Alcântara – As marcas ficam pra sempre, mas o problema maior não é esse. O principal problema é você sofrer uma perseguição velada. O Laci teve a sua reforma declarada e no meu caso não, sendo que já tinha entrado com processo em 2008. Agora, o Laci foi declarado reformado e considerado incapaz de continuar no Exército e ele recebe simbolicamente o que vem a ser uma aposentadoria proporcional, que representa um terço do que ele recebia na ativa. Só que eles insistem em não facilitar e não franquear o tratamento, pois com um terço do salário você não consegue pagar a medicação da qual ele faz uso, ainda mais quando se trata de uma doença crônica que necessita de cuidados. Nós estamos brigando na justiça comum, mas, infelizmente as Forças Armadas tem um lobby muito forte. E na verdade, o Exército se comporta como um Estado à parte, ainda vive na ditadura.

Fórum – Em 2010 você tentou uma vaga no Congresso Nacional. Você pretende seguir na carreira política legislativa?

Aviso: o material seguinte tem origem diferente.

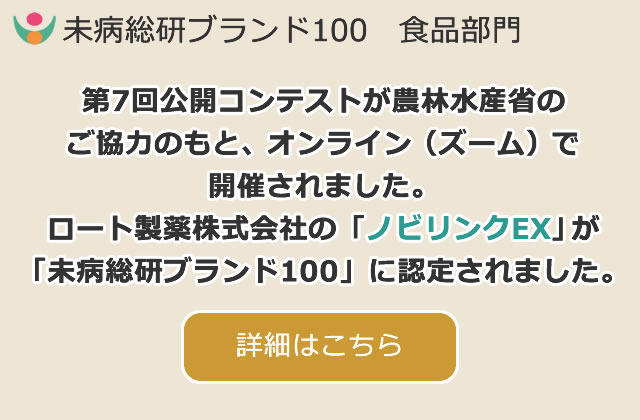 未病総研ブランド100 食品部門

第7回公開コンテストが農林水産省のご協力のもと、オンライン（ズーム）で開催されました。
ロート製薬株式会社の「ノビリンクEX」が「未病総研ブランド100」に認定されました。

詳細はこちら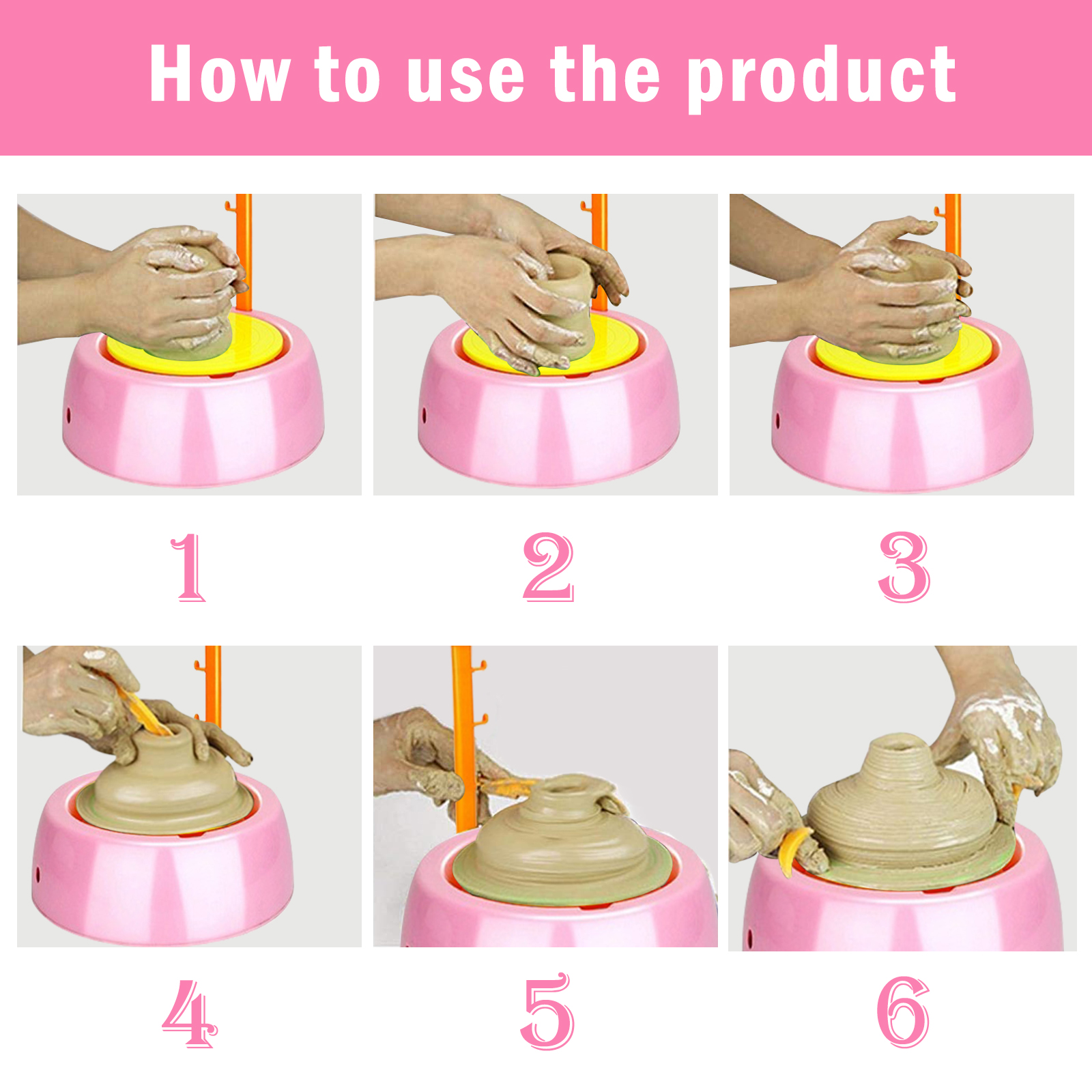 How to use the product

1

2

3

4

5

6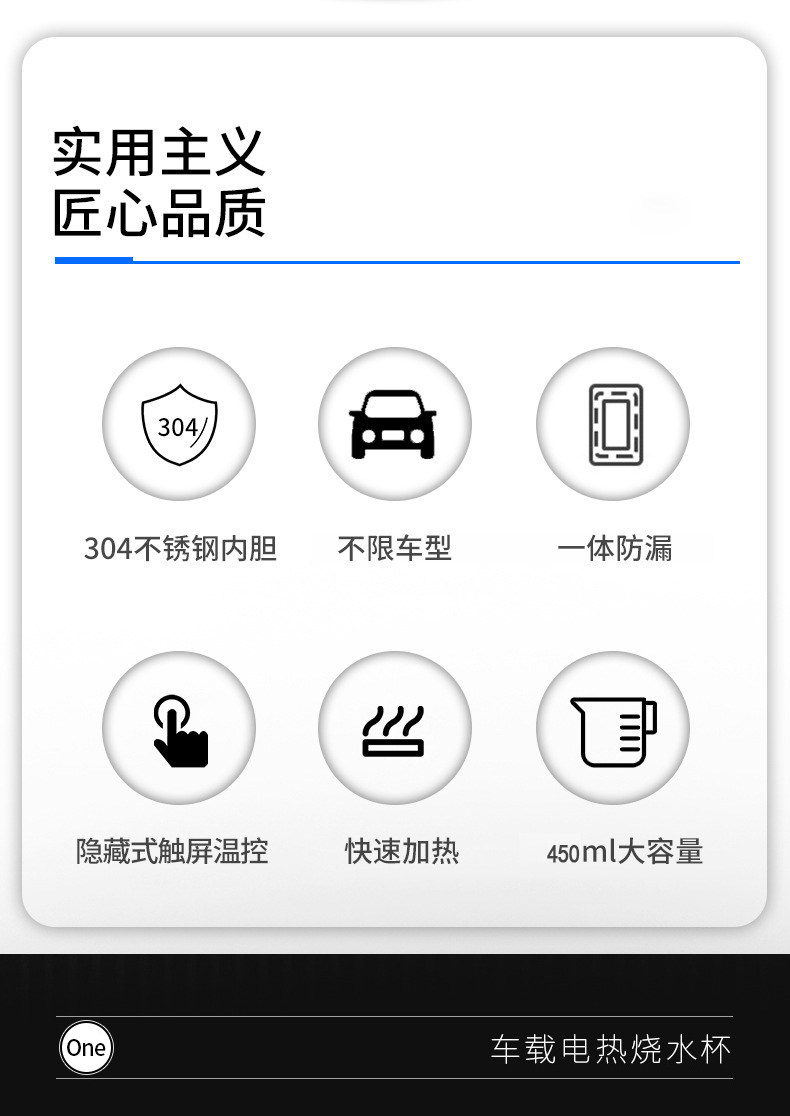 实用主义
匠心品质

304

304不锈钢内胆

不限车型

一体防漏

隐藏式触屏温控

快速加热

450ml大容量

One

车载电热烧水杯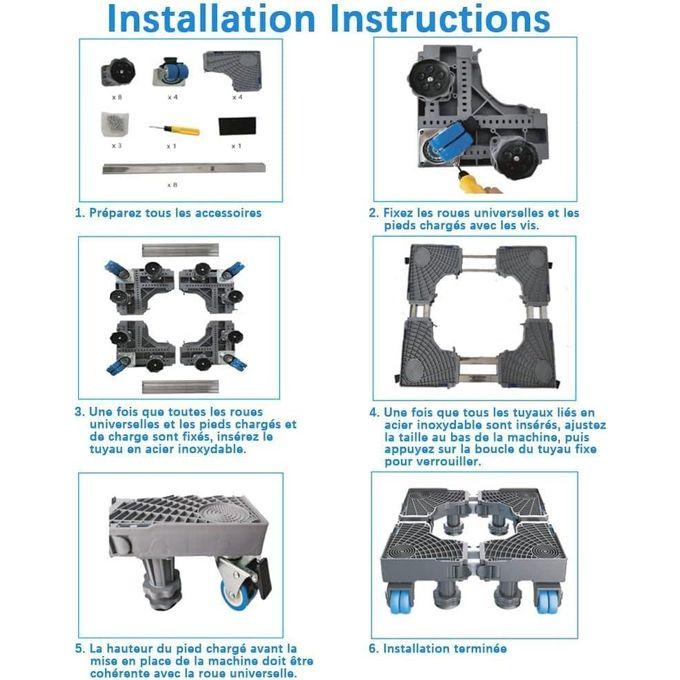 Installation Instructions

x 8
x 4
x 4
x 3
x 1
x 1
x 8

1. Préparez tous les accessoires

2. Fixez les roues universelles et les pieds chargés avec les vis.

3. Une fois que toutes les roues universelles et les pieds chargés et de charge sont fixés, insérez le tuyau en acier inoxydable.

4. Une fois que tous les tuyaux liés en acier inoxydable sont insérés, ajustez la taille au bas de la machine, puis appuyez sur la boucle du tuyau fixe pour verrouiller.

5. La hauteur du pied chargé avant la mise en place de la machine doit être cohérente avec la roue universelle.

6. Installation terminée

Alcântara – Eu não estou mais no PSB e tinha desistido, o processo eleitoral é muito desgastante e principalmente para quem propõe ideias novas, mas isso é parte do processo. Então, acabei migrando para o PCdoB, pois, o PSB, apesar de se colocar como um partido socialista, foi se juntar com uma fundamentalista, que é a Marina Silva. Então, pra mim, é mais viável estar próximo de um partido que tem um forte de poder articulação, inclusive pra interferir no processo eleitoral.

Fórum – Então você vai sair candidato pelo PCdoB? 

Alcântara – Sou filiado ao PCdoB e me convidaram como pré-candidato a deputado distrital por Brasília.

Fórum – Vocês anseiam por uma reparação do Estado?

Alcântara – O processo internacional é diferente do processo interno judicial.  O internacional busca conciliação para que o Estado cumpra algumas determinações, por que o Brasil é signatário da Carta Internacional de Direitos Humanos e aí eles vão determinar quais são as instâncias que devem proteger as pessoas vulneráveis nas Forças Armadas. Mas a nossa luta maior é a extinção da Justiça Militar. O tribunal da Justiça Militar funciona como um tribunal de exceção, onde as pessoas são constrangidas, por isso a nossa bandeira é a extinção dessa Justiça Militar. A Argentina está na vanguarda em vários assuntos e um deles é a extinção da Justiça Militar, a própria reparação com os familiares de desaparecidos, por que lá a Comissão é da verdade e da justiça. Portanto, as Forças Armadas do Brasil só vão atenuar a cultura da tortura, que faz parte da cultura militar, com essa mudanças.